You are viewing a plain text version of this content. The canonical link for it is here.
Posted to user@tika.apache.org by Katsuya Tomioka <ka...@gmail.com> on 2019/11/12 18:48:58 UTC
Encoding detectors in OSGi (tika-bundle)
I'm having trouble accessing encoding detectors in OSGi with Tika 1.22. AutoDetectParser returns "Failed to detect the character encoding of a document" for non-Latin text. We are migrating from 1.10, I'm sure many things are different. It seems like my problem is while all the detectors are in tika-parser, the code is loading from tika-core's. I see parsers and detectors are tracked as services. Do I need to do something similar to load encoding detectors as well?
Thanks,
-Katsuya
Re: Encoding detectors in OSGi (tika-bundle)
Posted by Katsuya Tomioka <ka...@gmail.com>.
My current approach is to set ServiceLoader's context class loader which seems to be working. It's a bit awkward, but I'm doing like:
ServiceLoader.setContextClassLoader(Icu4jEncodingDetector.class.getClassLoader());
On 2019/11/13 06:44:02, Nick Burch <ap...@gagravarr.org> wrote:
> On Tue, 12 Nov 2019, Katsuya Tomioka wrote:
> > I'm having trouble accessing encoding detectors in OSGi with Tika 1.22.
> > AutoDetectParser returns "Failed to detect the character encoding of a
> > document" for non-Latin text. We are migrating from 1.10, I'm sure many
> > things are different. It seems like my problem is while all the
> > detectors are in tika-parser, the code is loading from tika-core's. I
> > see parsers and detectors are tracked as services. Do I need to do
> > something similar to load encoding detectors as well?
>
> The things which are currently loaded via services are:
> * Parsers
> * Detectors (file type)

● ● ● ● ●

_Given request 1_.
Answer these questions about the thread on encoding detectors in OSGi, giving each answer on its own line marked the same way.
(a) From which Tika version is the team migrating?
(b) What message does AutoDetectParser return for non-Latin text?
(c) Which class's class loader is passed to ServiceLoader.setContextClassLoader?
_Given request 2_.
Decide whether each statement agrees with the thread on encoding detectors in OSGi. Answer yes or no on its own line, marked the same way, and quote the words from the thread that settle it.
(a) The trouble occurs with Tika 1.22 running in OSGi.
(b) The poster finds the class-loader workaround elegant.
(c) Nick Burch's reply lists parsers among the things currently loaded via services.
_Given request 3_.
Continue the thread on encoding detectors in OSGi from where it stops, keeping to Nick Burch's reply.

_Information provided_.
● ● ● ● ●

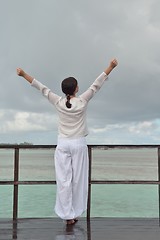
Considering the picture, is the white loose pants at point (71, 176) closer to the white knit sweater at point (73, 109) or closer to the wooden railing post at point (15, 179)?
the white knit sweater at point (73, 109)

● ● ● ● ●

_Expected output 1_.
(a) 1.10
(b) "Failed to detect the character encoding of a document"
(c) Icu4jEncodingDetector

_Expected output 2_.
(a) Yes: "I'm having trouble accessing encoding detectors in OSGi with Tika 1.22."
(b) No: "It's a bit awkward"
(c) Yes: "The things which are currently loaded via services are:" followed by "* Parsers"

_Expected output 3_.
> * Translators
> * Encoding Detection
> * Langauge Detection
> * Probability-based type detectors
>
> I think there might be helpers to assist with those, hopefully one of our
> OSGi experts will be along shortly to advise!
>
> Nick
>
Re: Encoding detectors in OSGi (tika-bundle)
Posted by Nick Burch <ap...@gagravarr.org>.
On Tue, 12 Nov 2019, Katsuya Tomioka wrote:
> I'm having trouble accessing encoding detectors in OSGi with Tika 1.22.
> AutoDetectParser returns "Failed to detect the character encoding of a
> document" for non-Latin text. We are migrating from 1.10, I'm sure many
> things are different. It seems like my problem is while all the
> detectors are in tika-parser, the code is loading from tika-core's. I
> see parsers and detectors are tracked as services. Do I need to do
> something similar to load encoding detectors as well?
The things which are currently loaded via services are:
* Parsers
* Detectors (file type)
* Translators
* Encoding Detection
* Langauge Detection
* Probability-based type detectors
I think there might be helpers to assist with those, hopefully one of our
OSGi experts will be along shortly to advise!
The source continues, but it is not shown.